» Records
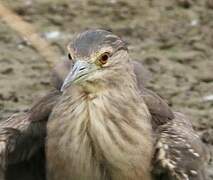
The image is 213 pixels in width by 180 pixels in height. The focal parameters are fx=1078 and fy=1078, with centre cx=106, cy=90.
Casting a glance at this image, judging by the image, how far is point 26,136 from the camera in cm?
754

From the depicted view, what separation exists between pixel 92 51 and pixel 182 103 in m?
3.51

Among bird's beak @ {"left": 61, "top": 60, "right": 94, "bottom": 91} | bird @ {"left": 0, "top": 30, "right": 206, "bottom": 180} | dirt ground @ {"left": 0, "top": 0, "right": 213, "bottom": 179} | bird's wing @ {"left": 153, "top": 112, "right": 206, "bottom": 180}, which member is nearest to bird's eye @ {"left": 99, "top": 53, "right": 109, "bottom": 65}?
bird @ {"left": 0, "top": 30, "right": 206, "bottom": 180}

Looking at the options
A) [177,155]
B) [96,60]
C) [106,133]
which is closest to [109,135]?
[106,133]

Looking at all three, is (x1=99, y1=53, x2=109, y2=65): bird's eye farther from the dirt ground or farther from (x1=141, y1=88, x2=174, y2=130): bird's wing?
the dirt ground

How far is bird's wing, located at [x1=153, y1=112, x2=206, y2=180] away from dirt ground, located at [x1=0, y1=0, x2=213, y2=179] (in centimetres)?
190

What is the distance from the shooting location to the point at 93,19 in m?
11.9

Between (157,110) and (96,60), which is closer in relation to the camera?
(96,60)

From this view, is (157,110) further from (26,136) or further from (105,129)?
(26,136)

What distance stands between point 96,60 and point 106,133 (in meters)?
0.58

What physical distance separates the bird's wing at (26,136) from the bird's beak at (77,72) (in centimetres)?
102

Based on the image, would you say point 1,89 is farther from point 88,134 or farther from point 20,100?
point 88,134

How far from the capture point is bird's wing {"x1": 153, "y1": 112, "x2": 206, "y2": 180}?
705 centimetres

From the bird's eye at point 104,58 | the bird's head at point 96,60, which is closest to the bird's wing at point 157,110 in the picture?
the bird's head at point 96,60

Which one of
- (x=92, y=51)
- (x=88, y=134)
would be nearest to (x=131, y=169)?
(x=88, y=134)
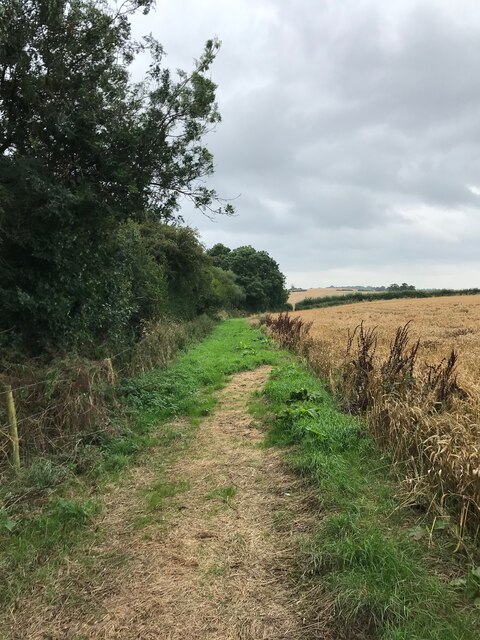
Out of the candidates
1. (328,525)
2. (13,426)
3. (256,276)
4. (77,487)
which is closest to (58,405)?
(13,426)

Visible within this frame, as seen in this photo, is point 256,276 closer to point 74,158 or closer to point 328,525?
point 74,158

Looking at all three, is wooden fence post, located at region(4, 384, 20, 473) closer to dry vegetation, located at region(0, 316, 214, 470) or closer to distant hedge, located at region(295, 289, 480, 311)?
dry vegetation, located at region(0, 316, 214, 470)

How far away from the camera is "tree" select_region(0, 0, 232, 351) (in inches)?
238

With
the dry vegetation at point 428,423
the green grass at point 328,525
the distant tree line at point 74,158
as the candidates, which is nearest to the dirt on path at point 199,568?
the green grass at point 328,525

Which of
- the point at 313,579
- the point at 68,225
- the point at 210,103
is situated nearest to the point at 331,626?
the point at 313,579

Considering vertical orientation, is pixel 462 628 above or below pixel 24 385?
below

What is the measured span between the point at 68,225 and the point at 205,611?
571 centimetres

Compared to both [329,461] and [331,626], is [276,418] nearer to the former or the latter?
[329,461]

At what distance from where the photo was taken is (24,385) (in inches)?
202

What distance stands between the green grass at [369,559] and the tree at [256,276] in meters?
58.7

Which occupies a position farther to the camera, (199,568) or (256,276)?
(256,276)

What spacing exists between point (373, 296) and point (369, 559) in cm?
7719

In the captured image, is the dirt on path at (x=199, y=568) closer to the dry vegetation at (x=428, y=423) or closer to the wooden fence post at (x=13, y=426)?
the wooden fence post at (x=13, y=426)

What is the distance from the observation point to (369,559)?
288 cm
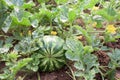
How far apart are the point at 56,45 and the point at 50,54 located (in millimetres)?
96

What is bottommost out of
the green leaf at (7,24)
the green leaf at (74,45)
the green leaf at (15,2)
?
the green leaf at (74,45)

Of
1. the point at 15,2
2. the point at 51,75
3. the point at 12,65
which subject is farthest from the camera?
the point at 15,2

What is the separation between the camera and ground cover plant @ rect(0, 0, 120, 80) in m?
2.30

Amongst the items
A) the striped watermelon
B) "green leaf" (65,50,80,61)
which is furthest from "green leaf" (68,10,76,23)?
"green leaf" (65,50,80,61)

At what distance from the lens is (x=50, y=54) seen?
2377 millimetres

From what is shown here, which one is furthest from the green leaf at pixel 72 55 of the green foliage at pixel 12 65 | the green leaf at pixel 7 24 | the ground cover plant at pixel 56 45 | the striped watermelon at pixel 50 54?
the green leaf at pixel 7 24

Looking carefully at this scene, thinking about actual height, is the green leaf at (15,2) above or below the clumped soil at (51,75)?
above

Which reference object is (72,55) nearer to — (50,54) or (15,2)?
(50,54)

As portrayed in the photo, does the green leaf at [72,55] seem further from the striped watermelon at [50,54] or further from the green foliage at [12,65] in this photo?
the green foliage at [12,65]

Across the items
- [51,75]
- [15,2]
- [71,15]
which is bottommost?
[51,75]

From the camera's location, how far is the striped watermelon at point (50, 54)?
2359mm

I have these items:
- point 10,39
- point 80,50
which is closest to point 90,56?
point 80,50

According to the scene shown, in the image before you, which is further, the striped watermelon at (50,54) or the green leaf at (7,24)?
the green leaf at (7,24)

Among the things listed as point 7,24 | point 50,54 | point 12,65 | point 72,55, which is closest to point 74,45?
point 72,55
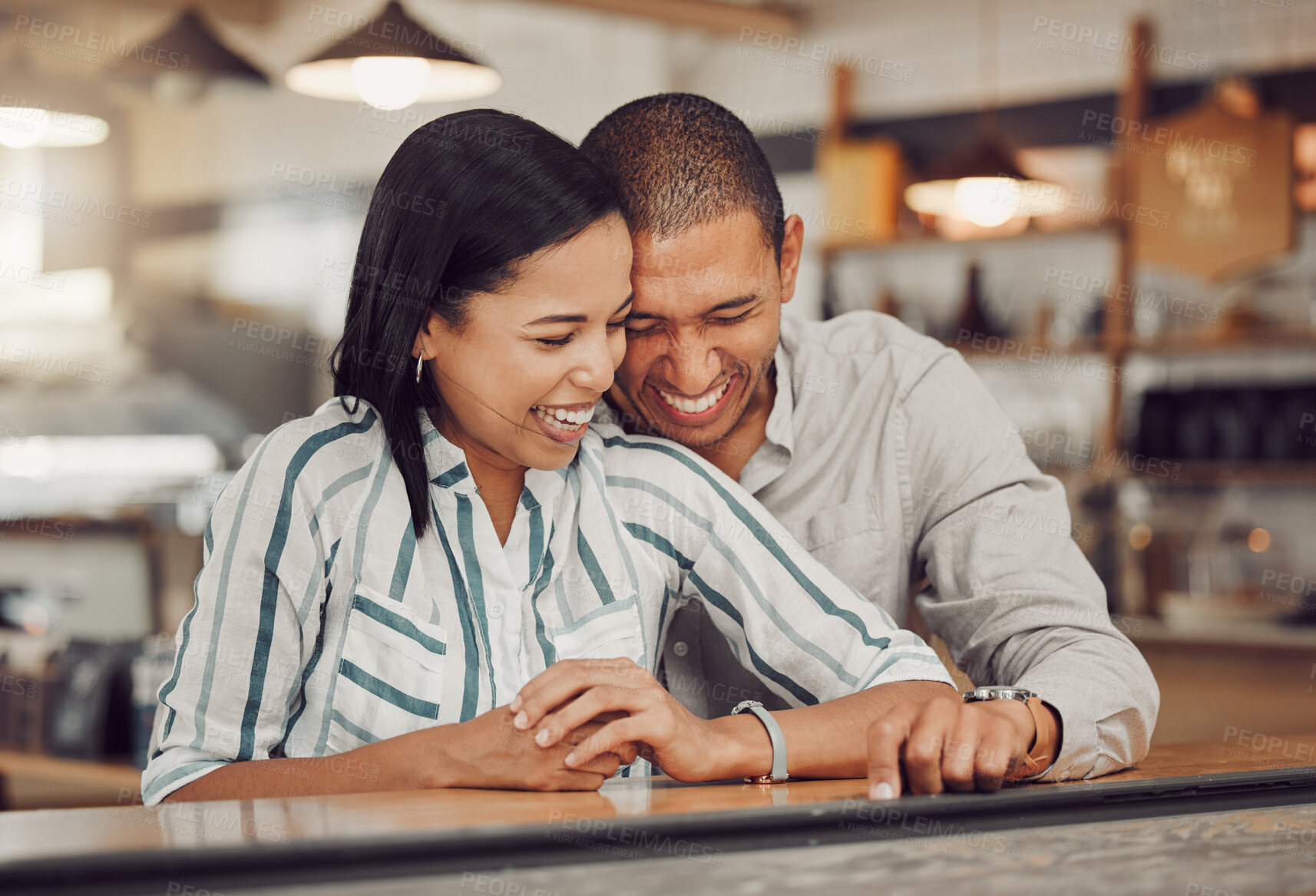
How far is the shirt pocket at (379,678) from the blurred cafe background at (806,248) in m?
1.84

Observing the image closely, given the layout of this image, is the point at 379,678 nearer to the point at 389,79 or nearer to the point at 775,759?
the point at 775,759

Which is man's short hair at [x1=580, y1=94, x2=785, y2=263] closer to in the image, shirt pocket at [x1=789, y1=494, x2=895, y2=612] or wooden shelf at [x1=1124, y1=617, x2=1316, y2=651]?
shirt pocket at [x1=789, y1=494, x2=895, y2=612]

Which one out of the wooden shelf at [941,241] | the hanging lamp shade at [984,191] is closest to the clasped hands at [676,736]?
the hanging lamp shade at [984,191]

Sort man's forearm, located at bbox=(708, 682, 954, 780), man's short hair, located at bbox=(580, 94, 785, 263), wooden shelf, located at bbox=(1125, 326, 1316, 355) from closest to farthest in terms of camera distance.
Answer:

» Given instruction
Rewrite all of the entries above, substituting "bird's bill" for "bird's beak" and keeping everything else the same. Leave the pictures out of your answer.

» Response to the exercise
The image is 213 pixels in width by 180 pixels in height. The focal parameters are fx=1078 and fy=1078, with centre cx=106, cy=90.
Casting a glance at this image, judging by the image, how far is point 26,136 from the camera in cm?
754

From the depicted view, what separation exists between pixel 92 51 and pixel 182 103 in m?
3.51

Among bird's bill @ {"left": 61, "top": 60, "right": 94, "bottom": 91} | bird @ {"left": 0, "top": 30, "right": 206, "bottom": 180} | dirt ground @ {"left": 0, "top": 0, "right": 213, "bottom": 179} | bird's wing @ {"left": 153, "top": 112, "right": 206, "bottom": 180}, which member is nearest to bird's eye @ {"left": 99, "top": 53, "right": 109, "bottom": 65}?
bird @ {"left": 0, "top": 30, "right": 206, "bottom": 180}

Looking at the options
A) [177,155]
B) [96,60]
C) [106,133]
which is closest to [109,135]?
[106,133]

Looking at all three, is (x1=99, y1=53, x2=109, y2=65): bird's eye farther from the dirt ground or farther from (x1=141, y1=88, x2=174, y2=130): bird's wing?
the dirt ground

How far is bird's wing, located at [x1=153, y1=112, x2=206, y2=180] away from dirt ground, located at [x1=0, y1=0, x2=213, y2=179] (in centimetres)?
190

What is the distance from the shooting location to the point at 93,19 in m?
11.9

Between (157,110) and (96,60), which is closer in relation to the camera?
(96,60)

From this view, is (157,110) further from (26,136) or further from (105,129)?
(26,136)

What distance stands between point 96,60 and point 106,133 (in meters)?
0.58

What physical distance separates the bird's wing at (26,136) from the bird's bill at (77,72) (in centimetres)?
102

Based on the image, would you say point 1,89 is farther from point 88,134 or farther from point 20,100?
point 88,134

How far from the capture point is bird's wing {"x1": 153, "y1": 112, "x2": 206, "y2": 180}?
705 centimetres

From the bird's eye at point 104,58 | the bird's head at point 96,60, which is closest to the bird's wing at point 157,110 in the picture?
the bird's head at point 96,60

Which one of
- (x=92, y=51)
- (x=88, y=134)
would be nearest to (x=131, y=169)?
(x=88, y=134)
Out of the candidates
1. (328,525)
2. (13,426)
3. (256,276)
4. (77,487)
which is closest to (58,405)?
(13,426)

Visible within this frame, as seen in this photo, is point 256,276 closer to point 74,158 or closer to point 328,525?
point 74,158

Looking at all three, is wooden fence post, located at region(4, 384, 20, 473) closer to dry vegetation, located at region(0, 316, 214, 470) or closer to distant hedge, located at region(295, 289, 480, 311)?
dry vegetation, located at region(0, 316, 214, 470)

How far away from the camera is "tree" select_region(0, 0, 232, 351) (in inches)?
238

With
the dry vegetation at point 428,423
the green grass at point 328,525
the distant tree line at point 74,158
as the candidates, which is nearest to the dirt on path at point 199,568?
the green grass at point 328,525

Which of
- the point at 313,579
- the point at 68,225
- the point at 210,103
is situated nearest to the point at 331,626?
the point at 313,579

Considering vertical orientation, is pixel 462 628 above or below pixel 24 385?
below

What is the measured span between the point at 68,225 and the point at 205,611?
571 centimetres

Compared to both [329,461] and [331,626], is [276,418] nearer to the former or the latter?
[329,461]

At what distance from where the photo was taken is (24,385) (in inches)?
202

What distance stands between the green grass at [369,559] and the tree at [256,276] in meters?
58.7

Which occupies a position farther to the camera, (199,568) or (256,276)?
(256,276)

What spacing exists between point (373, 296) and point (369, 559) in cm?
7719

In the captured image, is the dirt on path at (x=199, y=568) closer to the dry vegetation at (x=428, y=423) or closer to the wooden fence post at (x=13, y=426)?
the wooden fence post at (x=13, y=426)

What is the distance from the observation point to (369,559)?
288 cm
How far apart are the point at 56,45 and the point at 50,54 located (in millimetres)?
96

What is bottommost out of
the green leaf at (7,24)
the green leaf at (74,45)
the green leaf at (15,2)
?
the green leaf at (74,45)

Of
1. the point at 15,2
2. the point at 51,75
3. the point at 12,65
which subject is farthest from the camera?
the point at 15,2

What is the separation between the camera and ground cover plant @ rect(0, 0, 120, 80) in m?
2.30

Amongst the items
A) the striped watermelon
B) "green leaf" (65,50,80,61)
which is furthest from "green leaf" (68,10,76,23)?
"green leaf" (65,50,80,61)

At what distance from the lens is (x=50, y=54) seen?
2377 millimetres

From what is shown here, which one is furthest from the green leaf at pixel 72 55 of the green foliage at pixel 12 65 | the green leaf at pixel 7 24 | the ground cover plant at pixel 56 45 | the striped watermelon at pixel 50 54?
the green leaf at pixel 7 24

Looking carefully at this scene, thinking about actual height, is the green leaf at (15,2) above or below the clumped soil at (51,75)?
above

Which reference object is (72,55) nearer to — (50,54) or (15,2)?
(50,54)

As portrayed in the photo, does the green leaf at [72,55] seem further from the striped watermelon at [50,54] or further from the green foliage at [12,65] in this photo?
the green foliage at [12,65]

Across the items
- [51,75]
- [15,2]
- [71,15]
which is bottommost?
[51,75]

From the camera's location, how far is the striped watermelon at point (50, 54)?
2359mm

I have these items:
- point 10,39
- point 80,50
which is closest to point 90,56?
point 80,50

According to the scene shown, in the image before you, which is further, the striped watermelon at (50,54) or the green leaf at (7,24)?
the green leaf at (7,24)

Among the things listed as point 7,24 | point 50,54 | point 12,65 | point 72,55, which is closest to point 74,45?
point 72,55
How far is the shirt pocket at (379,678) from the blurred cafe background at (806,248) in m?
1.84

Observing the image closely, given the layout of this image, is the point at 379,678 nearer to the point at 389,79 or nearer to the point at 775,759?
the point at 775,759

Which is man's short hair at [x1=580, y1=94, x2=785, y2=263] closer to in the image, shirt pocket at [x1=789, y1=494, x2=895, y2=612] or wooden shelf at [x1=1124, y1=617, x2=1316, y2=651]?
shirt pocket at [x1=789, y1=494, x2=895, y2=612]

Which one out of the wooden shelf at [941,241] | the hanging lamp shade at [984,191] is closest to the clasped hands at [676,736]?
the hanging lamp shade at [984,191]

Sort man's forearm, located at bbox=(708, 682, 954, 780), man's short hair, located at bbox=(580, 94, 785, 263), wooden shelf, located at bbox=(1125, 326, 1316, 355) from closest to farthest in terms of camera distance.
Answer:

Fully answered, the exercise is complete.